The two-mile-long Lockhart Canal in the Union County town for which it was named was completed in 1823. Designed by noted architect Robert Mills, who served as the State Architect and Engineer for the South Carolina Board of Public Works from 1820 through 1830, it was part of an eight-canal system built in the 1820s to create a navigable water transportation route and make most of the state accessible by water. The Lockhart Canal consisted of seven locks – six lift locks and one guard lock – made of local blue granite.
Despite the enthusiasm for the canal system in the early nineteenth century, the routes determined by the General Assembly were not efficient and thus were underused, causing most of the canals to close by 1838. Mills had recommended an inland navigational system between Columbia and Charleston, but the cost of such a system was more than the state wanted to spend, and Upstate canals were developed instead. The rise of the railroad system also siphoned business from the canals. The Lockhart Canal lasted longer than most, finally closing in 1849.
The canal diverts water from the Broad River, which runs adjacent to the waterway. When the textile boom arrived in South Carolina towards the end of the nineteenth century, the canal was re-cut and a dam was built to power a cotton mill that was established on land between the canal and the Broad River. The Lockhart Mill began operations in 1894, shortly after nearby Union Cotton Mills started producing textiles.
In 1912 the South Carolina legislature incorporated Lockhart Power, a hydroelectric power company that utilizes the canal and dam to supply electricity to the mill and community. Lockhart Power is an investor-owned company that continues to provide hydroelectric power to five Upstate counties – Union, Spartanburg, Chester, Cherokee, and York. In 1912 Lockhart Power planted 100 trees in its service area to commemorate its 100-year anniversary.
While the canal is still in use as a source of hydroelectric power, Lockhart Mill closed in 1994 as textile production became increasingly outsourced to foreign countries. What remains of the mill are a tower, seen above, and the bridge, which crosses the canal to the mill site. The bridge, seen in the photo above the mill tower, is presently closed to all traffic, including pedestrians.

- _Data excerpts_
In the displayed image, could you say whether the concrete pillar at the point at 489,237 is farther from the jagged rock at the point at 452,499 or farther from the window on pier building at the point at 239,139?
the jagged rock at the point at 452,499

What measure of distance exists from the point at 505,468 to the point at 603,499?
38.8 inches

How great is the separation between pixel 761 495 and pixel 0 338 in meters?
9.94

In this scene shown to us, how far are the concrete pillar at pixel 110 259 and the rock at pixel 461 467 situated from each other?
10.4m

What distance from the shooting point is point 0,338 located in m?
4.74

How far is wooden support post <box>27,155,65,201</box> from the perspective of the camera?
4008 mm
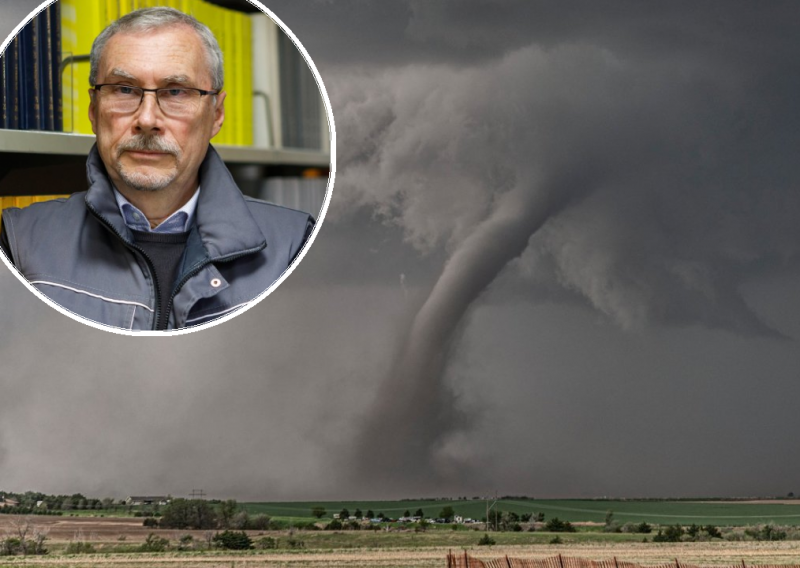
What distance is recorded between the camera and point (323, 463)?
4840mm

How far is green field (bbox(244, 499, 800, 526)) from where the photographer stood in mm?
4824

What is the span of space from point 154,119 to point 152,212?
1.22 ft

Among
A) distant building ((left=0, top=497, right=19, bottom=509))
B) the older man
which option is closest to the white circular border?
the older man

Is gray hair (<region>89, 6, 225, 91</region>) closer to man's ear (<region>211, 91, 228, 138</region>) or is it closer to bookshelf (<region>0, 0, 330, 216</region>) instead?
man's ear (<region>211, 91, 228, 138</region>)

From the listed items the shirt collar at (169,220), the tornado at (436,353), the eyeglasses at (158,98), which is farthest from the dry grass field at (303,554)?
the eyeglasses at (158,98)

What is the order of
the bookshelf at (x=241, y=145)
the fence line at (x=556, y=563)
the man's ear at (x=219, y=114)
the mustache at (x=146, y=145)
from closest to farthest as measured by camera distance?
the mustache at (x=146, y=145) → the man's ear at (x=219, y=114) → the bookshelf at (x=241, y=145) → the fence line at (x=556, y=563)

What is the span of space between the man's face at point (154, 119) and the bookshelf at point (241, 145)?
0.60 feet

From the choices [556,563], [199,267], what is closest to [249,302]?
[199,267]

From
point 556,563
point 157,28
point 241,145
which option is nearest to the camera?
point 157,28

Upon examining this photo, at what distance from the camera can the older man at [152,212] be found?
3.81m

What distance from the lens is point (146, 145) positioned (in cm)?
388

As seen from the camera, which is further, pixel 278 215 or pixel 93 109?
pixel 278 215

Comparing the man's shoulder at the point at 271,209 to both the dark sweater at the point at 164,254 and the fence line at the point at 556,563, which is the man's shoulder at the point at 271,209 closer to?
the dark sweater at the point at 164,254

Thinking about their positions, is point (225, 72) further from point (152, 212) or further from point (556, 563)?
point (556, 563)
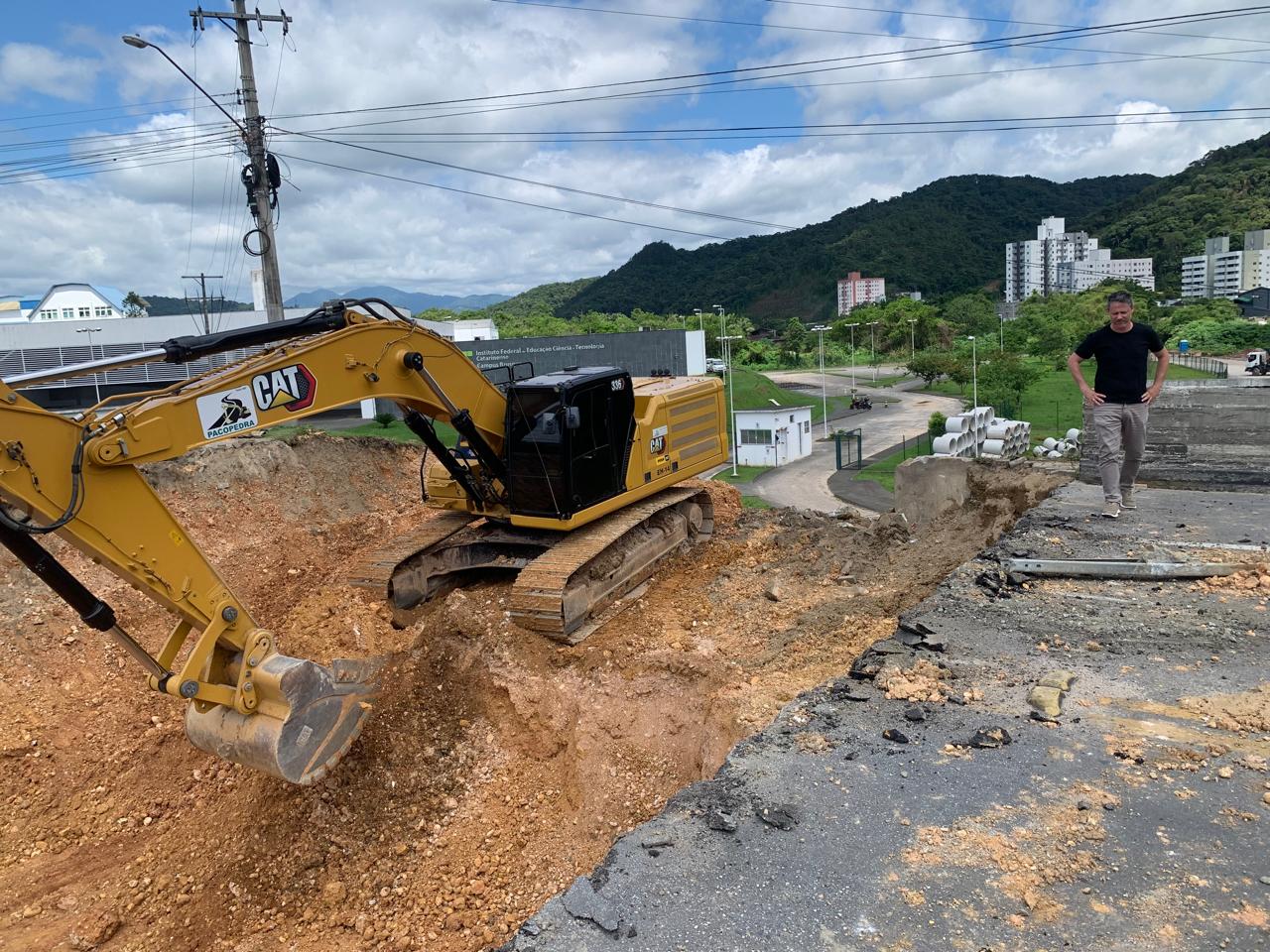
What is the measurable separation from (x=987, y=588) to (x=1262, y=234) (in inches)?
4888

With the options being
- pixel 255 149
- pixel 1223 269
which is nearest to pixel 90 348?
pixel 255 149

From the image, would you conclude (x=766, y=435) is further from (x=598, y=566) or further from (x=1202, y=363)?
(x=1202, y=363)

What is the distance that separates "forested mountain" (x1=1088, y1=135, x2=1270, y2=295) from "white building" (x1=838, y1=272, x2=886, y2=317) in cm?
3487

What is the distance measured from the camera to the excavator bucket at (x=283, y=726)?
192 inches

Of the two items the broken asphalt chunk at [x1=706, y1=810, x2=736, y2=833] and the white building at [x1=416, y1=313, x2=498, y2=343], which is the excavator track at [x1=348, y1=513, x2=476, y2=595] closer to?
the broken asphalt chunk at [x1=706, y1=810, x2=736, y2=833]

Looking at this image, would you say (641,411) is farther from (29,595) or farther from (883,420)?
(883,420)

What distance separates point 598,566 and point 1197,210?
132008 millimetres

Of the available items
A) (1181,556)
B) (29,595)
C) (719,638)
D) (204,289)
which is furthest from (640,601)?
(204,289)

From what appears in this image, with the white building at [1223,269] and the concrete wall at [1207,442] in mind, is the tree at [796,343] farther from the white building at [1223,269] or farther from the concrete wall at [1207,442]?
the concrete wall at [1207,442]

- _Work order_
Continue the passage about the Lockhart Canal, beginning right after its final sentence.

- _Response below_
Reflections on the Lockhart Canal
Contributor Peter Krenn says of his photo above, “This is the old footbridge where the workers walked over the canal to go to work at the mill from Lockhart. The mill is long gone, but the smokestack remains.”
There is an ancient, decaying cemetery (Old Irish Cemetery) between the fish dam and old Indian mound. My 5th great-grandfather is buried there. I just used his information to recently join the TN Andrew Jackson Chapter of the SAR (Sons of the American Revolution). His name is Robert Cowley. He lived to be 96 years old! His information and more about the cemetery and others buried there can be found on findagrave.com.
There is no SAR marker placed by his grave. It is extremely high on my bucket list to contact the regional SAR chapter and make that happen before I die.
Steven M. says
Where did Broadus and Lula Clayton live in Lockhart SC? I have 12 N. 3rd, but I can’t find that house. Thanks!
Kenneth Lee Estes says
William Sealy, I bet you remember my great-grandfather, Claude W. Howard. I had good times in Lockhart back when I was a boy and it was an actual town.
William D. Sealy says
My family moved to Lockhart area in the Fall of 1941. From about 1943 until 1954 I carried lunch to some of the mill employees on the first and second shifts. Thus I made many steps across the canal bridge. In April 1954 I became a “card tender” in the mill and this job continued until about mid August 1957. As I looked at these pictures today, they brought back many memories. I’m sure there are not many that would remember me and probably none that would recognize me in the little town at this time. A lot has changed in the last 60 years. May God bless all that see these pictures and especially those with memories of walking this part of God’s great earth.